Three new faculty members join ECE ILLINOIS

2/10/2014 Meg Dickinson, ECE ILLINOIS

Three new faculty members - Hao Zhu, Kiruba Haran, and Lav Varshney - joined ECE ILLINOIS in Spring 2014.

Written by Meg Dickinson, ECE ILLINOIS

Three new faculty members joined ECE ILLINOIS this semester, and all have specific reasons for coming to Illinois.

For Assistant Professor Hao Zhu, it was because she wanted to work in power, and Illinois is the place for power engineers to be.

Assistant Professor Lav R Varshney has family ties to Illinois and wanted to work with students. Associate Professor Kiruba Sivasubramaniam Haran has always wanted to make the move from industry to academia.

Here’s a look at these new faculty members and the expertise they bring to ECE ILLINOIS.

Hao Zhu

Zhu first joined Illinois as a postdoctoral research associate in the Information Trust Institute in August 2012. She was interested in pursuing a career in academia, she said, and especially in power and energy systems.

Illinois is the place to go,” to research power, she said. So, it was a natural choice for her to stay and join the faculty.

“It’s an excellent department,” she said. “I’m really glad that it happened.”

Zhu wrote her dissertation on statistical signal processing, and she’s eager to apply statistical modeling and inference ideas to power and energy systems. The goal: to benefit a variety of data-driven applications with the deployment of new measuring devices such as smart meters.

For example, it might be possible to learn about customer behavior from energy consumption. Studying how people use energy could possibly improve the way electricity is delivered.

On a higher level of the interconnected power grid, the huge volume of incoming data poses challenges for grid operators trying to understand information in real-time. Being able to extract relevant, but hidden, information can improve operational decision making.

In her work, Zhu wants to know, “How can we use that data in a way we haven’t before?”

Some of her research will be in problem-solving, but some will be in thinking of new and creative applications the industry might not realize are possible.

“We need to use our imagination and connect it to what can be done,” Zhu said.

She likes the idea of working with those both in ECE and across the college.

She recently collaborated with MechSE Assistant Professor Leonardo Chamorro, who researches wind turbines and how they react to wind turbulence. They used filtering ideas from traditional signal processing to predict how the turbines would react.

Zhu said she’s especially interested in directing undergraduate research. She worked with one undergraduate student last semester, and he went on to work at a utility company.

“I think that experience helped him,” she said. “I would love to talk to undergraduate students, if they’re interested in power.”

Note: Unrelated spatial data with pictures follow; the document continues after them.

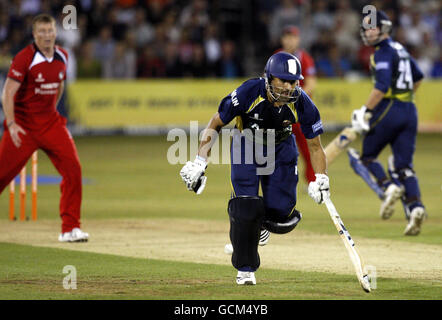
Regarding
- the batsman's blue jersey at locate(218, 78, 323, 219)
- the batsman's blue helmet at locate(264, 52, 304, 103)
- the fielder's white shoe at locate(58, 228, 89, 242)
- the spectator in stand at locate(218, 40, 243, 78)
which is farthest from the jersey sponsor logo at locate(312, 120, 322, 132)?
the spectator in stand at locate(218, 40, 243, 78)

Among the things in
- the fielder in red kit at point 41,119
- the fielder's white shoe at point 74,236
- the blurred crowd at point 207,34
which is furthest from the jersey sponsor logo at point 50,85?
the blurred crowd at point 207,34

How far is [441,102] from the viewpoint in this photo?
2677cm

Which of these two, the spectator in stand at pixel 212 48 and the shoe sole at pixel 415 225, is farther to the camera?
the spectator in stand at pixel 212 48

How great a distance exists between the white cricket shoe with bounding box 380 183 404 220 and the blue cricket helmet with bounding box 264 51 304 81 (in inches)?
175

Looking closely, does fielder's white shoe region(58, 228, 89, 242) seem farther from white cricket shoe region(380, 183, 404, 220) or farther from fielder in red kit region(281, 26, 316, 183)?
white cricket shoe region(380, 183, 404, 220)

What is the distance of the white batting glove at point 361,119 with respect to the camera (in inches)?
460

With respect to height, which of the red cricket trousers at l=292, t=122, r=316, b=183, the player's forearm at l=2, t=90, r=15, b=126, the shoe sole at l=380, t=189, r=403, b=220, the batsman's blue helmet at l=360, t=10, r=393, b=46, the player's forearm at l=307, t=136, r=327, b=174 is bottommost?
Answer: the player's forearm at l=307, t=136, r=327, b=174

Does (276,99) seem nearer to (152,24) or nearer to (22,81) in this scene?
(22,81)

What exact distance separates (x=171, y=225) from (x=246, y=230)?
4.32 meters

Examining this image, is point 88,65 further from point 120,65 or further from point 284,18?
point 284,18

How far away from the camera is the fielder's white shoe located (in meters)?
10.8

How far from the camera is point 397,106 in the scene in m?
11.9

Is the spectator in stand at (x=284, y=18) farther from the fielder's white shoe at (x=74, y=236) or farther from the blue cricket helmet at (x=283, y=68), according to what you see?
the blue cricket helmet at (x=283, y=68)

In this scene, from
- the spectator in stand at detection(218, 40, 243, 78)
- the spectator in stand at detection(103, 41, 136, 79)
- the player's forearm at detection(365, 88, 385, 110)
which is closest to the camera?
the player's forearm at detection(365, 88, 385, 110)
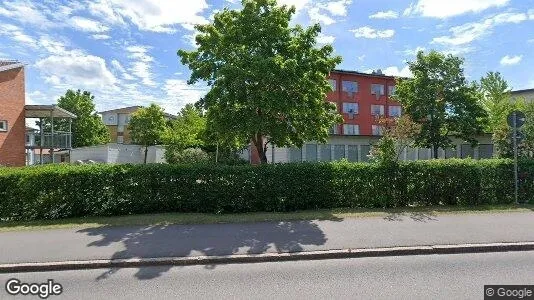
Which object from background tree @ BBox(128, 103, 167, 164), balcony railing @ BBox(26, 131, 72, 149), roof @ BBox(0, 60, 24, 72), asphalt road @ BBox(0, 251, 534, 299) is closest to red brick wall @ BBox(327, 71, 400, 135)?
background tree @ BBox(128, 103, 167, 164)

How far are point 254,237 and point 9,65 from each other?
25.4 meters

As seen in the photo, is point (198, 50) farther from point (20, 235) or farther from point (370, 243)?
point (370, 243)

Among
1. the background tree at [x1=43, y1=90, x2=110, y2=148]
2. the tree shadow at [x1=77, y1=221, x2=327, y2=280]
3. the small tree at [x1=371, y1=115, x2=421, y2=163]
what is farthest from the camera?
the background tree at [x1=43, y1=90, x2=110, y2=148]

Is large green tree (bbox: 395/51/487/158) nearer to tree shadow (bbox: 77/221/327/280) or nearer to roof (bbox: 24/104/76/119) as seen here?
tree shadow (bbox: 77/221/327/280)

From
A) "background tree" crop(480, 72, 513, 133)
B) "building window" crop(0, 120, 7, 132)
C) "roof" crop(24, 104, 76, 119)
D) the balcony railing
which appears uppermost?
"background tree" crop(480, 72, 513, 133)

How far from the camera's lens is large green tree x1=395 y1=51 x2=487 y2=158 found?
26.0 meters

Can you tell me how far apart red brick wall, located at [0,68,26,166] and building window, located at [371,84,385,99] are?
43337 millimetres

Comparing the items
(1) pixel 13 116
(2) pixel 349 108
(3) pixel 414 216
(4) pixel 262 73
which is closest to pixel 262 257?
(3) pixel 414 216

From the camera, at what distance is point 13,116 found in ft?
81.7

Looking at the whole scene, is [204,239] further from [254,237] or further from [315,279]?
[315,279]

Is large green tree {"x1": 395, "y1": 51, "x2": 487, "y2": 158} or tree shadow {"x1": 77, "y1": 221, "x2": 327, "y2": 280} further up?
large green tree {"x1": 395, "y1": 51, "x2": 487, "y2": 158}

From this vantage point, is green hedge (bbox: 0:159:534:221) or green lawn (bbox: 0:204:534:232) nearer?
green lawn (bbox: 0:204:534:232)

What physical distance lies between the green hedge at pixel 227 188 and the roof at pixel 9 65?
18275 mm

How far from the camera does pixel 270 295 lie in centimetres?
495
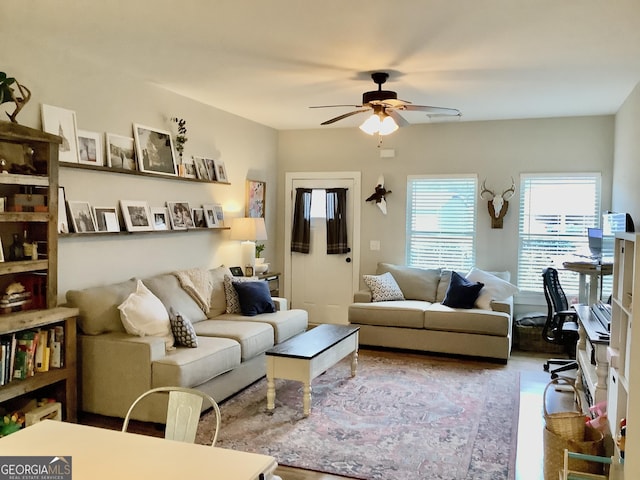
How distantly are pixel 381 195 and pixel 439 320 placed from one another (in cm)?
192

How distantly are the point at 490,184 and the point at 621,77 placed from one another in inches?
88.5

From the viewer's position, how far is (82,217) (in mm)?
4156

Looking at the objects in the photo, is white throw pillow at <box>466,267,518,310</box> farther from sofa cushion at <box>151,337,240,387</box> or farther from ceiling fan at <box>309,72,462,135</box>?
sofa cushion at <box>151,337,240,387</box>

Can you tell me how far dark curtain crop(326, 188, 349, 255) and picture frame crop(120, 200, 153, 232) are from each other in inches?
112

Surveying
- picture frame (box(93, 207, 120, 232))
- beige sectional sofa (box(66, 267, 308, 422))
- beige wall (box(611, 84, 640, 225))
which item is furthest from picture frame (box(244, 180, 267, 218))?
beige wall (box(611, 84, 640, 225))

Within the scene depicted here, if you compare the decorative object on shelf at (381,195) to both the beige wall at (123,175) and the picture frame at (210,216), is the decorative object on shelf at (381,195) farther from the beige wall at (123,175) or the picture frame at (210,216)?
the picture frame at (210,216)

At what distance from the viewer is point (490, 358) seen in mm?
5637

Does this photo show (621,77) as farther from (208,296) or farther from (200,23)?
(208,296)

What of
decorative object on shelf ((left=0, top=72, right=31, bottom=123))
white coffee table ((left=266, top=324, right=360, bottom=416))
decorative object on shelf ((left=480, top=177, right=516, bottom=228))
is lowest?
white coffee table ((left=266, top=324, right=360, bottom=416))

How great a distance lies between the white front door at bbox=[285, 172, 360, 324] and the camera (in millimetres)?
7195

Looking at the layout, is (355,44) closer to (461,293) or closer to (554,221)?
(461,293)

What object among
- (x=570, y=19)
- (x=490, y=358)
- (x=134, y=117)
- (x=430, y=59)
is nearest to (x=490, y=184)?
(x=490, y=358)

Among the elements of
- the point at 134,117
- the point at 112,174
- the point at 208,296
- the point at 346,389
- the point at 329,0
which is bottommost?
the point at 346,389

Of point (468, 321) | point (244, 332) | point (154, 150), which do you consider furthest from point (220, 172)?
point (468, 321)
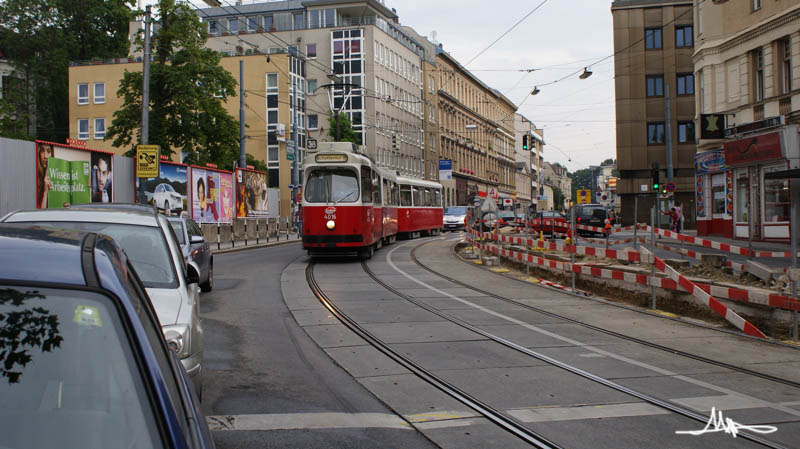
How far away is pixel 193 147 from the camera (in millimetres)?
41750

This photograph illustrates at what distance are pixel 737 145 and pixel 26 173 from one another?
26008 millimetres

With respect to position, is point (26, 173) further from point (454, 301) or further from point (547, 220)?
point (547, 220)

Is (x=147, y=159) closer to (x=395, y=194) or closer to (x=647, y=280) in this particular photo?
(x=395, y=194)

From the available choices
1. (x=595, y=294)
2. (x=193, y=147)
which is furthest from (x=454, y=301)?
(x=193, y=147)

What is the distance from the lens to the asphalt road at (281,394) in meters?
5.16

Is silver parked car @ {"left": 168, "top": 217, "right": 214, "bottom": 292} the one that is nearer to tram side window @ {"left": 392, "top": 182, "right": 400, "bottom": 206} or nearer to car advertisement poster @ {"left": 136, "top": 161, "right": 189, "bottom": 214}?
car advertisement poster @ {"left": 136, "top": 161, "right": 189, "bottom": 214}

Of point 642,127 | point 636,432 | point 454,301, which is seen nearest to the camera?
point 636,432

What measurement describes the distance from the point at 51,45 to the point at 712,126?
179 ft

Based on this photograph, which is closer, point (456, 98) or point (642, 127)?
point (642, 127)

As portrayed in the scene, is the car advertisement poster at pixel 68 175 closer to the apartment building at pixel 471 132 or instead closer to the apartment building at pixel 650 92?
the apartment building at pixel 650 92

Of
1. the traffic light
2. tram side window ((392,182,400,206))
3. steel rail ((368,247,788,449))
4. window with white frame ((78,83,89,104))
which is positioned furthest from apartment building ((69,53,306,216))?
steel rail ((368,247,788,449))

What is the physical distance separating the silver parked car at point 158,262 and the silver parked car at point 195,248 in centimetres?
665

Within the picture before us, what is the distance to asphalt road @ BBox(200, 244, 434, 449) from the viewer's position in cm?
516

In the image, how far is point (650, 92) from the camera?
5250 centimetres
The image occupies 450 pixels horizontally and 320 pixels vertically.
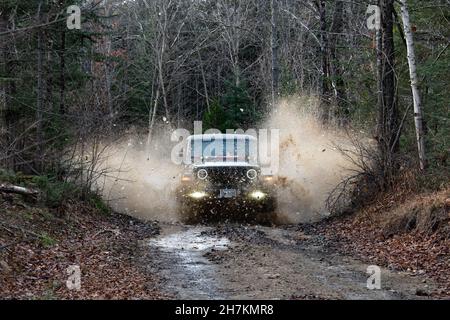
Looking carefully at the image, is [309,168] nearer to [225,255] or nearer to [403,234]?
[403,234]

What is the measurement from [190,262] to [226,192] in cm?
548

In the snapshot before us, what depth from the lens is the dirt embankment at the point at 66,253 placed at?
8.96 metres

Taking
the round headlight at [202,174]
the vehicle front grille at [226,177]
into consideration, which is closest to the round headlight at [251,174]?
the vehicle front grille at [226,177]

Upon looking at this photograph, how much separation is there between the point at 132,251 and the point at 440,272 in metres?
5.78

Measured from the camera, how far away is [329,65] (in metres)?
30.1

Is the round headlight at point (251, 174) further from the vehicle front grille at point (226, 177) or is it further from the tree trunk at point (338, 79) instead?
the tree trunk at point (338, 79)

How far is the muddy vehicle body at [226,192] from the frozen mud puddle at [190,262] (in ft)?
3.47

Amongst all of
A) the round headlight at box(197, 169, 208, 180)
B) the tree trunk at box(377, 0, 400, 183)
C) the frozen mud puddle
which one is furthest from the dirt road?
the tree trunk at box(377, 0, 400, 183)

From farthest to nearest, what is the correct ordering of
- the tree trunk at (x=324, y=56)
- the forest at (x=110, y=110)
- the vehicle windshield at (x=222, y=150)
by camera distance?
the tree trunk at (x=324, y=56)
the vehicle windshield at (x=222, y=150)
the forest at (x=110, y=110)

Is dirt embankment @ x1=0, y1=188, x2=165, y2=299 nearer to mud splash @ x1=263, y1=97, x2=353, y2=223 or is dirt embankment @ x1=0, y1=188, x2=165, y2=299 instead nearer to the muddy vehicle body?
the muddy vehicle body

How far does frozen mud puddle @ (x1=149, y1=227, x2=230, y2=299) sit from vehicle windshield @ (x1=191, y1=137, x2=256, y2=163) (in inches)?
104

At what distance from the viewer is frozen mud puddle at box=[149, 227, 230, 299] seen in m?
9.12
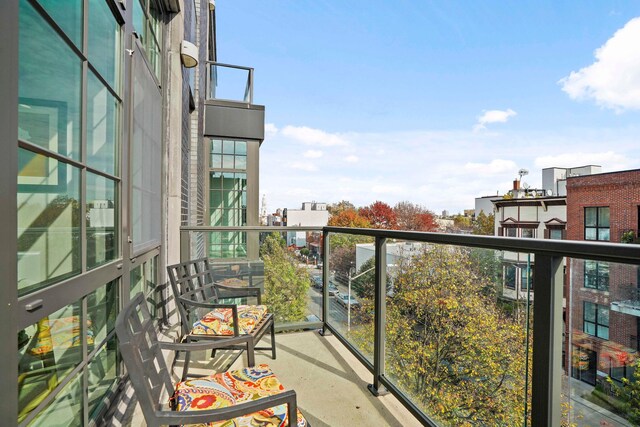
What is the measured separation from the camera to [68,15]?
1089 mm

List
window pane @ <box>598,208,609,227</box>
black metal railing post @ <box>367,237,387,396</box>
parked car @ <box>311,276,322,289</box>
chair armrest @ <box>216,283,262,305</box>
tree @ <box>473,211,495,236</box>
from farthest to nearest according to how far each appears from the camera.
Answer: tree @ <box>473,211,495,236</box>, window pane @ <box>598,208,609,227</box>, parked car @ <box>311,276,322,289</box>, chair armrest @ <box>216,283,262,305</box>, black metal railing post @ <box>367,237,387,396</box>

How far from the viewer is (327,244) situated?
133 inches

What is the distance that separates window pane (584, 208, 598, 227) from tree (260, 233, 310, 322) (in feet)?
56.9

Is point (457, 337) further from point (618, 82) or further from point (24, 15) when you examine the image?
point (618, 82)

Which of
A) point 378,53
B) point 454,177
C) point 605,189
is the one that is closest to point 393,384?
point 605,189

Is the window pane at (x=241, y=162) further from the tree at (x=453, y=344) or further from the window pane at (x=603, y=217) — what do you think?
the window pane at (x=603, y=217)

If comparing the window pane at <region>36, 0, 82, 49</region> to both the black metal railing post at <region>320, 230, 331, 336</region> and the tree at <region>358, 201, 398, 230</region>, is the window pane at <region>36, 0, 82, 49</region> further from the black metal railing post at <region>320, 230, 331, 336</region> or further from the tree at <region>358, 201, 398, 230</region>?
the tree at <region>358, 201, 398, 230</region>

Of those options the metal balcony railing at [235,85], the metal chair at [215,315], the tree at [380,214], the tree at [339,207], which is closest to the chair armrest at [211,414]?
the metal chair at [215,315]

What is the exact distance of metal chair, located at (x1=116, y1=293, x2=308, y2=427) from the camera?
3.15ft

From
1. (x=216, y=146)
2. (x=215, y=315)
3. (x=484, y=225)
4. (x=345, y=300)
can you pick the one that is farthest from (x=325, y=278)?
(x=484, y=225)

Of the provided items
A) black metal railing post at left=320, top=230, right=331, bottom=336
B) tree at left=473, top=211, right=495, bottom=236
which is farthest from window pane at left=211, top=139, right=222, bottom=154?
tree at left=473, top=211, right=495, bottom=236

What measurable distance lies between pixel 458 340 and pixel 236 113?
243 inches

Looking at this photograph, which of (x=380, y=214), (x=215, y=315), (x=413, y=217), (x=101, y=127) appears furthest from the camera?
(x=380, y=214)

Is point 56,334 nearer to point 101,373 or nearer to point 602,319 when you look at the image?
point 101,373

Zhu earned a BS in electrical engineering from Tsinghua University in China, an MS in electrical engineering with a minor in mathematics from the University of Minnesota, and a PhD in electrical engineering from the same institution.

In her free time, she likes taking fitness classes and attending performances at the Krannert Center for the Performing Arts.

Kiruba Haran

Kiruba Haran joined ECE ILLINOIS after working at GE’s Global Research Center in upstate New York, where he led the research group that worked on electric machines. He spent 13 years there.

You’d be surprised how many things electric machines affect, he said: wind turbines, home appliances, aircraft, CT scanners, robots, and many more.

“I always wanted to come teach, but I needed industrial experience,” he said.

At Illinois, he hopes to build on the legacy of John Bardeen and his theory of superconductivity and apply the technology in a commercially viable way to superconducting machines. One of his interests is in making off-shore wind turbines cost-effective.

“If you’re going to change the energy mix in this country with new technology, it has to be cost-effective,” he said.

Superconducting machines could also affect the transportation industry, beyond even clean cars and trains.

“Why not have electric airplanes?” Haran asks. He’s hoping to work with NASA and the Air Force Research Laboratory, where researchers are already thinking about this.

Collaboration with those organizations, as well as with industry, is key, he said. That way, he can focus his time on new concepts, leveraging as much available technology as possible, and creating a path for rapidly inserting them into practical applications.

And, he’s keeping in mind that while electric machines have a wide impact, they’re just one key technology.

For instance, electric aircraft need several components (like batteries or another energy source) to be significantly lighter and more compact than current state-of-the-art technologies.

Smaller, lighter machines for offshore wind turbines will help them become more feasible. However, they’ll also need improved blades, a viable foundation, and an economical solution for delivering the power they generate back to land.

“There are a number of challenges,” Haran said. “One is the heavy, expensive direct-drive generator.”

It will take a multi-disciplinary approach to solve them, he said, and he’s looking forward to working with others to make that happen.

Haran is married with three children. He earned a BS in electronic and electrical engineering at Obafemi Awolowo University in Nigeria, and MS and PhD degrees from Rensselaer Polytechnic Institute, in electric power engineering. He recently became a Fellow of IEEE.

Lav Varshney

Lav Varshney comes to ECE ILLINOIS from IBM, where he spent three years at the Thomas J. Watson Research Center in New York.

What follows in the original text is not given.